Figure 4 presents the results from the application of the proposed framework on two random images from the AirBnB dataset, which belong to different classes, i.e., the first image belongs to the“bedroom” class, while the second one belongs to the “living-room” class. The Siamese model’s prediction was 0.516, namely that the similarity score is 48.4%, which suggests that the model predicts that the input images marginally belong to different classes. Figure 4b,e presents the factual explanations provided by Grad-CAM, which suggest that the model was focused on the chairs presented in the first image and on several items in the second image (such as lamps, fire-place and clock) to predict that the images are marginally dissimilar.
Since the model’s prediction is not very confident, it is wise to study the counterfactual explanations to explore why the model was near to being confused. Figure 4c,f presents the counterfactual explanations of both images, which suggest that the model, focused on the bed and sofa located in the first and second images, respectively, as well as the tables presented in both images. This implies that the model was nearly confused since both images possess a common item (table) as well as two items which are visually similar (bed and sofa).
A possible recommendation for improving the model’s performance could be to use advanced image processing techniques for item identification in order to assist the model of correlating the items and/or furniture, which belong to each room.

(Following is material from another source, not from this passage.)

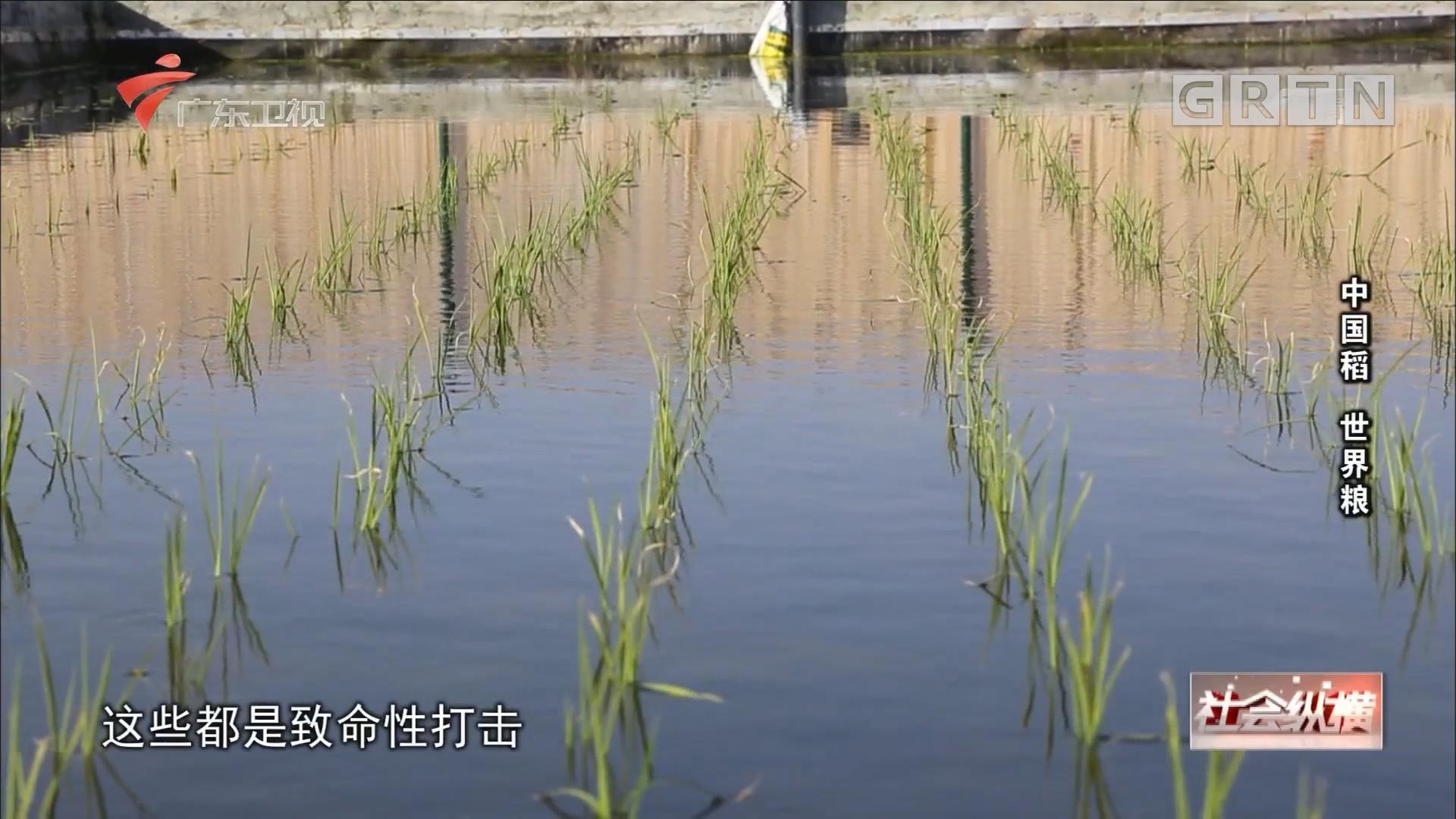 [HD][2018-09-12]社会纵横:中国稻 世界粮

4.4. Improving the Siamese Model’s Performance

In the rest of this section, we present an example of improving the performance of the Siamese model through the conclusions and recommendations, which could be provided from the application of the proposed framework.
Firstly, we recall that in the use case scenario performed on the Flowers dataset, we observed that by randomly selecting any pair of images which belong to the same class, the Siamese model focused on the blossoms for making its decision (Figure 2). Hence, a possible recommendation for improving the model’s performance could be that the model was based on identifying the blossoms in the input images for making its prediction; thus, a removal of characteristics such as stems, background, etc., may improve the model’s performance.
To examine the effectiveness of this approach, we create a new dataset in which each figure is replaced with a bounding box containing the flower’s blossom. For calculating the bounding boxes for each image in the training data (anchor image), another image from the same class was randomly selected for calculating their similarity. In this case, their predicted similarity by the model was >80%, then we calculated the anchor’s image Grad-CAM heatmap. Based on the calculated heatmap, we utilized the methodology and implementation of Cui et al. [35] for obtaining a bounding box, which contains the area which was mostly focused on by the Siamese model for making its decision (i.e., flower’s blossom). Along this line, in the newly created dataset, each image was replaced with the calculated bounding box. Figure 5 presents an example of the presented technique, i.e., the original image, the bounding boxes of Grad-CAM and the cropped image.
Table 1 presents the performance of the Siamese model of identifying similar and dissimilar pairs of instances (a) trained with the original Flowers dataset (b) trained with the “cropped” Flowers dataset in which each image has been replaced with the identified bounding box using the technique of Cui et al. [35]. The evaluation was performed on 432 pairs of similar and 432 pairs of dissimilar unseen images using accuracy, area under curve (AUC), precision and recall as performance metrics [36,37]. Clearly, we are able to conclude that the performance of the Siamese model was considerably increased relative to all performance metrics. In addition, the Siamese model achieved its top performance during the training process requiring less epochs in case it was trained with the “cropped” dataset.
Figure 6 presents two pairs of (similar) images from the same class (Daisy). The first pair contains images from the original Flowers dataset while the second pair contains the corresponding “cropped” images. For the first pair, the Siamese model predicted a similar score equal to 18%, while for the second pair the model predicted a similar score equal to 11%.
Summarizing the previous discussion, we are able to conclude that the recommendation of removing characteristics such as stems, background and focusing on the blossoms considerably improved the quality of the dataset.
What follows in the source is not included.